Oh…the other big change I’m making this year, is I am likely going to either skip or reduce the tuesday rides on weekends I have 2 big days outside.
That’s a good idea.
I think another problem with TR and pretty much all training plans is the 7 day week and the age factor.
I’m 56 now. I cannot do Tues/Thurs/Sat/Sun workouts and hard rides like I did in my 20s without burning out in 12 weeks.
I need 2-3 days between the hard rides but that doesn’t fit into a 7 day week. 2-3 days between hard efforts mean I have the capacity to do 1-2 workouts per week. Or, 1 workout and 1 group ride maximum.
This would be bang on polarized like Seiler’s idea of 2 hard workouts out of 10. He’s saying that even pros are training this way so why are amateurs trying to do 2 hard workouts plus 2 group rides, plus weight lifting, plus running, plus whatever, plus daddy daycare per week?
I hate to be on this thread. I’ve been with TR since the very very beginning. I used to work through the prescribed training programmes (especially Sweet Spot) and would have sleepless nights thinking about upcoming Saturday over/unders. However, I used to persevere and always hit spring motivated.
However, I must agree that since the introduction of AI train now I’ve been a LOT more demoralised with sessions that are simply too hard. I may go old skool and stick to the original training plan and only update my FTP after doing a 20FTP test. Time to Keep It Simple and follow what has worked in the past.
Along those lines, I’ve found out that consistent “hard” responses in the quiz give pretty rapid, consistent acceleration of workout difficulty. 1-2 “very hard” responses will bump the workouts down to a lower level.
I think if you only mark workouts as hard or less, the system will just continue to raise the level until it is completely unattainable.
That is not Seiler’s recipe. His recipe is simply 2 out 10 workouts being hard. The 8 will be endurance. One can slice and dice that however it works for them. It’s really easy.
I wrote this a while ago, and I think it mostly covers the ratings and outcome (changes to workouts on the plan in your calendar).
VERY broadly speaking, for a workout that falls into the “Productive” difficulty level, I tend to see the following:
- 2 - Moderate = That was no big deal, I am ready for more than a “normal” step up in progression. Give me a larger adaptation than the typical +/-0.5 step (at least within my training history).
- 3 - Hard = That was a good workout and felt “just right” in the fact that it was “hard enough”. Give me the “normal” progression bump of +/-0.5 step.
- 4 - Very Hard = That was possible, but took more from me than I’d want for a “good/hard” workout. Limit any increase or even stall with no Progression Level increase on pending workout(s), because I need another shot at this challenging level.
What ratings have you been assigning to those types of workouts?
What if any changes did Adaptive Training suggest?
Did you accept or reject any suggested changes?
I was right there with your chart, but I had a weird one today. I had a Threshold workout that I had to take 2 backpedals on the final interval, and I NEVER take backpedals. As a result, I marked it “too intense”…and I still saw a +0.3 increase in my PL…it kind of freaked me out because I was worried about the torture to come, but…and here’s where it’s interesting…it then adjusted several future threshold workouts down (thank you!!)
Yup, that is a known issue. Within AT1.0 we will get the Workout Level assigned as our new Progression Level (if it’s higher than our current PL) anytime we “complete” a workout. I put “complete” in quotes simple because I don’t know the absolute pass/fail aspect to when TR will grab that PL or skip it.

» Data supplied:
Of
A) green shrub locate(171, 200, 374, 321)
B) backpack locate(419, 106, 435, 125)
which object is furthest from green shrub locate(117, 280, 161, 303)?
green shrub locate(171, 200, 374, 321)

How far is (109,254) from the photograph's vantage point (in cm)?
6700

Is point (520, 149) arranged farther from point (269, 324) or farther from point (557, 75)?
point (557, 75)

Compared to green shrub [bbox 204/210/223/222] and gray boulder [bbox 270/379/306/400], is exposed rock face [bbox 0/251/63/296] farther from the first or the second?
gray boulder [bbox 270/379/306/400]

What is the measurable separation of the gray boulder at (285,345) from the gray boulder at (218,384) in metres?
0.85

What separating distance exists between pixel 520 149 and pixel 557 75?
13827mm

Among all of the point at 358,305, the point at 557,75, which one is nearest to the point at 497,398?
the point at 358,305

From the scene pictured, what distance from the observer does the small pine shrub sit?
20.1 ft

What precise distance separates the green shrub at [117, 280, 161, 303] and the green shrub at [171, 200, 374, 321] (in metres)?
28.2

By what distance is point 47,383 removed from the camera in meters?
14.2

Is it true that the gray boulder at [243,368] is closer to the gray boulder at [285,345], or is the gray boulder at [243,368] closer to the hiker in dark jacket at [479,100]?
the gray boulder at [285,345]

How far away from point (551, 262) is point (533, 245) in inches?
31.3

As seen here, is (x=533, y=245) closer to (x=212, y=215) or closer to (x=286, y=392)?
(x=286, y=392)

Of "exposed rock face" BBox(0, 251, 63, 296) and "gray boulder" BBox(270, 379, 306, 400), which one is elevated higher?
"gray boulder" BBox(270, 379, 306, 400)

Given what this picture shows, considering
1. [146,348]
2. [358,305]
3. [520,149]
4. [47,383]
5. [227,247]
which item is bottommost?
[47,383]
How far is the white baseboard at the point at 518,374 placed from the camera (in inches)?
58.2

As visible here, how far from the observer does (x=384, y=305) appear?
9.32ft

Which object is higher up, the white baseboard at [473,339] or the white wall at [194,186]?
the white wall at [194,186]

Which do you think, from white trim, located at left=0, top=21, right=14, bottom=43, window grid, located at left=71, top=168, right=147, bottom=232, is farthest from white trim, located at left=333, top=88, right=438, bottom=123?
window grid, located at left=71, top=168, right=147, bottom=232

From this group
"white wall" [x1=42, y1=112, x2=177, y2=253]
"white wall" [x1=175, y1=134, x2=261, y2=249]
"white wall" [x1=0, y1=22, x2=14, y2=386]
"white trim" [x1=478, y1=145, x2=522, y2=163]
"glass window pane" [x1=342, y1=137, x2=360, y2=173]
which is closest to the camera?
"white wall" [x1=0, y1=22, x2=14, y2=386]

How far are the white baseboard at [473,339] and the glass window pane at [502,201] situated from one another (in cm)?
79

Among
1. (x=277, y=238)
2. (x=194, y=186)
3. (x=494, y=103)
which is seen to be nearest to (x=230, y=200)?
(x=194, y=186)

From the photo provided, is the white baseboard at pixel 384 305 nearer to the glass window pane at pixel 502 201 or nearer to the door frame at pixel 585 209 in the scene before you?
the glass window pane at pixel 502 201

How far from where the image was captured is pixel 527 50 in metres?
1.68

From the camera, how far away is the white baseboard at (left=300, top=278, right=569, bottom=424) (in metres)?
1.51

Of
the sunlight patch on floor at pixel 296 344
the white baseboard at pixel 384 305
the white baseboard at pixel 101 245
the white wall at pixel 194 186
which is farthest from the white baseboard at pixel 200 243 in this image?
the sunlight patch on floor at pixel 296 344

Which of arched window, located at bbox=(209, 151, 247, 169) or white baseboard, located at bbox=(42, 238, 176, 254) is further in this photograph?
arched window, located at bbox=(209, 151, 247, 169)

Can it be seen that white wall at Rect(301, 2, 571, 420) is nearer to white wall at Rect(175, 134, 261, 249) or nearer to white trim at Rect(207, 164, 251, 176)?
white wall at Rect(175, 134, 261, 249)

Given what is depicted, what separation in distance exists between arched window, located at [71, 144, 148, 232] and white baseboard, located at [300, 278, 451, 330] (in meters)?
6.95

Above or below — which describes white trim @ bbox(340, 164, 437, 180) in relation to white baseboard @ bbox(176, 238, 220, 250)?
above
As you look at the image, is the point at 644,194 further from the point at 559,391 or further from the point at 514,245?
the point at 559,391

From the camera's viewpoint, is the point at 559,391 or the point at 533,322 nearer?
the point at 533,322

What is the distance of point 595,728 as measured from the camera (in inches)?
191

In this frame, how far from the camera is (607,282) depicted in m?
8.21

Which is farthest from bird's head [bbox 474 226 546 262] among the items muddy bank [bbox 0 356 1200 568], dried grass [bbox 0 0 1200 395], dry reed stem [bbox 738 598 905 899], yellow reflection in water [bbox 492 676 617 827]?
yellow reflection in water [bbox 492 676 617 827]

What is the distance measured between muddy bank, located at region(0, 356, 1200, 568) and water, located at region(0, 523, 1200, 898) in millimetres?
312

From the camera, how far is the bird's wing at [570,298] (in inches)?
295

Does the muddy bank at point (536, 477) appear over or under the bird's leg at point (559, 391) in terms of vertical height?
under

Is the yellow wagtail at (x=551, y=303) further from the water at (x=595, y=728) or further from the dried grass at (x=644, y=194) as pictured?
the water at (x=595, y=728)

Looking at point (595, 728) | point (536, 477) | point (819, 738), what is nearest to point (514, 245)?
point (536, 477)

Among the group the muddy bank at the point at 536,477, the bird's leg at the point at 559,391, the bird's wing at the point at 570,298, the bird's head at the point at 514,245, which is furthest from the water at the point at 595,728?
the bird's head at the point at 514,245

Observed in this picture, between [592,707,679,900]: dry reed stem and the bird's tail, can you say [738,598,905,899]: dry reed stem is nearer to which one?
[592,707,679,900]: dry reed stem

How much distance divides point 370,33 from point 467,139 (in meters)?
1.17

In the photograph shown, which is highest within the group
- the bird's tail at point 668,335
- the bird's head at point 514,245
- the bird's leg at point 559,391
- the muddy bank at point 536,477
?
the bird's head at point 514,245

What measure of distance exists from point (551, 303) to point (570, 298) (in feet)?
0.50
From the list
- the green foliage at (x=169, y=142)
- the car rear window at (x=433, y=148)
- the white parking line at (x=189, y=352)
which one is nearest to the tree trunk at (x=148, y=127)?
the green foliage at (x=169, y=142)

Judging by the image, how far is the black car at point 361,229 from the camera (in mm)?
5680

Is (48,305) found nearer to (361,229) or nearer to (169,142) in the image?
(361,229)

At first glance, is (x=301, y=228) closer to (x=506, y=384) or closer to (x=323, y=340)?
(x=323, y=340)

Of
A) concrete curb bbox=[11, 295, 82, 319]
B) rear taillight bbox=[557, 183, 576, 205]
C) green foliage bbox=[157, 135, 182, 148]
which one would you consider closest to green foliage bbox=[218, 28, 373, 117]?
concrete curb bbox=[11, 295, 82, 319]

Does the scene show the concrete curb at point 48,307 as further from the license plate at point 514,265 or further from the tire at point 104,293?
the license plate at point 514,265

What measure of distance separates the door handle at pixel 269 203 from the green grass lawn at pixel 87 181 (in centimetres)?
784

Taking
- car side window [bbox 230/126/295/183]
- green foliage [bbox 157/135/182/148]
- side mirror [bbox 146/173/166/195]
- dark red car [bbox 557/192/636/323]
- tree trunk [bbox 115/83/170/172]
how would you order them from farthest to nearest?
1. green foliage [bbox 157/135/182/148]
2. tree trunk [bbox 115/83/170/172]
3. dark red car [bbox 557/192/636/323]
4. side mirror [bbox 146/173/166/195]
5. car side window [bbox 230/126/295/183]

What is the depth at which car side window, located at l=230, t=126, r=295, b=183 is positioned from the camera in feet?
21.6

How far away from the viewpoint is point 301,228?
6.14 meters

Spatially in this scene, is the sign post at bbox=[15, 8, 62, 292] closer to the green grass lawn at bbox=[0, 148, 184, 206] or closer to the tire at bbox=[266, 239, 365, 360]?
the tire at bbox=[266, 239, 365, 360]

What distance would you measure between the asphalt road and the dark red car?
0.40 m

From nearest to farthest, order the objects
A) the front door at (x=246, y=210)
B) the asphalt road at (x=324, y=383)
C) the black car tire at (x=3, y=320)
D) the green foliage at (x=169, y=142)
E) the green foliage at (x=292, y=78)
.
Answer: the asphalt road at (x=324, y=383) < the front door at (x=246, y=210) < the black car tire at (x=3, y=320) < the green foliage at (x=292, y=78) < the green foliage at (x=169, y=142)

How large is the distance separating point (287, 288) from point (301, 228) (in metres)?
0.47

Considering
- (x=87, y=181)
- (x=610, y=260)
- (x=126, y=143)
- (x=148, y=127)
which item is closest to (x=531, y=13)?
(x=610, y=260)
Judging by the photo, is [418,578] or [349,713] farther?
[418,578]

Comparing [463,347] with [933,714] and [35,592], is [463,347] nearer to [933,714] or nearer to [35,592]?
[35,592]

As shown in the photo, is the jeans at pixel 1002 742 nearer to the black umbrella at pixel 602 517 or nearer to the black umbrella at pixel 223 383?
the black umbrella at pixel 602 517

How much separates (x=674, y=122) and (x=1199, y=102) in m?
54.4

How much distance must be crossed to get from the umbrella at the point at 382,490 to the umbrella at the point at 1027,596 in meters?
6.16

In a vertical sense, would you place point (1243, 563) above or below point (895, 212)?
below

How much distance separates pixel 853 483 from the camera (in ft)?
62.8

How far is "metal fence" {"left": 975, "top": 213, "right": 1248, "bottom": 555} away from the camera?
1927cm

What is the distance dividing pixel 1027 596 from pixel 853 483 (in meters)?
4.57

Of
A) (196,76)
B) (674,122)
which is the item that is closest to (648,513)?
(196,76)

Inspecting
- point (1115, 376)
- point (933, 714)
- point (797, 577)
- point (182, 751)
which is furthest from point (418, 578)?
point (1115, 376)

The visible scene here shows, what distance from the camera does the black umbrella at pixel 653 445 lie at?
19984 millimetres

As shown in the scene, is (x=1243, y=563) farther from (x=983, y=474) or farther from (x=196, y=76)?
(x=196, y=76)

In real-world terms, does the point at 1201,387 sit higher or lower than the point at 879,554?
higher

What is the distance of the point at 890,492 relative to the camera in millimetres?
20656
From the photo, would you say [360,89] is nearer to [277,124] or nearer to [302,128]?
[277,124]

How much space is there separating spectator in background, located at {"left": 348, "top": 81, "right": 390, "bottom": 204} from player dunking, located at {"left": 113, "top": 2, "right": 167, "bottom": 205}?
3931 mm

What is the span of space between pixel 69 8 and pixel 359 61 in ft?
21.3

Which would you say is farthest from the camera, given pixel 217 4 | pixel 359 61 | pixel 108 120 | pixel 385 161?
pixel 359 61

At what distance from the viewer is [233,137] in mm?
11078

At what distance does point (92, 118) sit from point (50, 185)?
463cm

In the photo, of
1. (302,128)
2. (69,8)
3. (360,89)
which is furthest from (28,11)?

» Goals:
1 – Collect every line of the records that contains the word "separates": copy each one in full.
2 – Extend the cycling training discussion from where it stops.

» Task responses:
1 –
What precise distance separates the green shrub at [117, 280, 161, 303] and the green shrub at [171, 200, 374, 321] (in metres)?
What measure of distance separates the door handle at pixel 269 203 from the green grass lawn at pixel 87 181 (in centimetres)?
How much separates (x=674, y=122) and (x=1199, y=102) in m?
How much distance separates pixel 853 483 from the camera (in ft)?

2 –
It’s possible that something like a bail 5 minutes into a workout will not give that WL to PL increase, but I am guessing. There is likely some limit here related to the Struggle side survey. But from most that I have seen, if you do a workout, you get that as your PL even if you did an All-Out and/or got a Struggle survey.
As your latter half covers, the “change” that TR & AT give is in the future for downgrading planned workouts from the prior Workout Level increase assigned. This seems to hit the main goal of controlling and trying to adjust to the user, even if it is odd on the surface to accept what might be an elevated PL that is NOT what the user can do at the moment.
Most people who follow the plans without applying some personal judgement are going to end up having a bad time. AT doesn’t change this fact much, despite the marketing.
If you listened to the podcast as much as you claim, then surely you heard ad nauseum that adequate recovery is as important as adequate training. Admittedly, they don’t talk much about signs of overtraining, but they have a few times along the way. Also, unless you are on flat gravel roads, it would be very difficult to accurately follow a workout plan on an MTB. I have heard them say many times on the podcast that outdoor workouts are possible but difficult to do accurately. I presumed they meant on the road, but would never assume that an interval workout could be accurately followed on an MTB trail. At least none that I’ve ever ridden. If you must train outdoors on a MTB, find some simple intervals to follow that may work on flat MTB trails gravel roads. I think Fast CAT has some simple workout plans that may work better for you.
Personally I think there has been too much emphasis on sleep, fueling, life stress, etc. Those things IMO are the last 10% of optimization.
If you dig the hole too deep with the training, lifting, running and five other active things you like to do then no amount of extra sleep or fueling is going to prevent the burnout.
A lot of things like this are presented as if they are the secret sauce one forgot to do. If you had only fueled 100g per hour for every ride, you wouldn’t be where you are today… If you only bought that Whoop, it would have told you what to do… If you had only slept 9 hours per night…
Those things are great but they are the last few percent. The low hanging fruit is to not do too much and then keep doing it when you are tired. If you can’t tell you are tired then I’m not sure who can help you.
I disagree… Sleep and nutrition (lack of) are probably the #1 and #2 causes of failure. Some people dont sleep well enough, rest enough after a hard day and/or properly fuel the wo… and then they ask why they keep failing at wo.
But I do agree that its only part of the equation (a big number I would say)
I’m going to agree and disagree with your disagree.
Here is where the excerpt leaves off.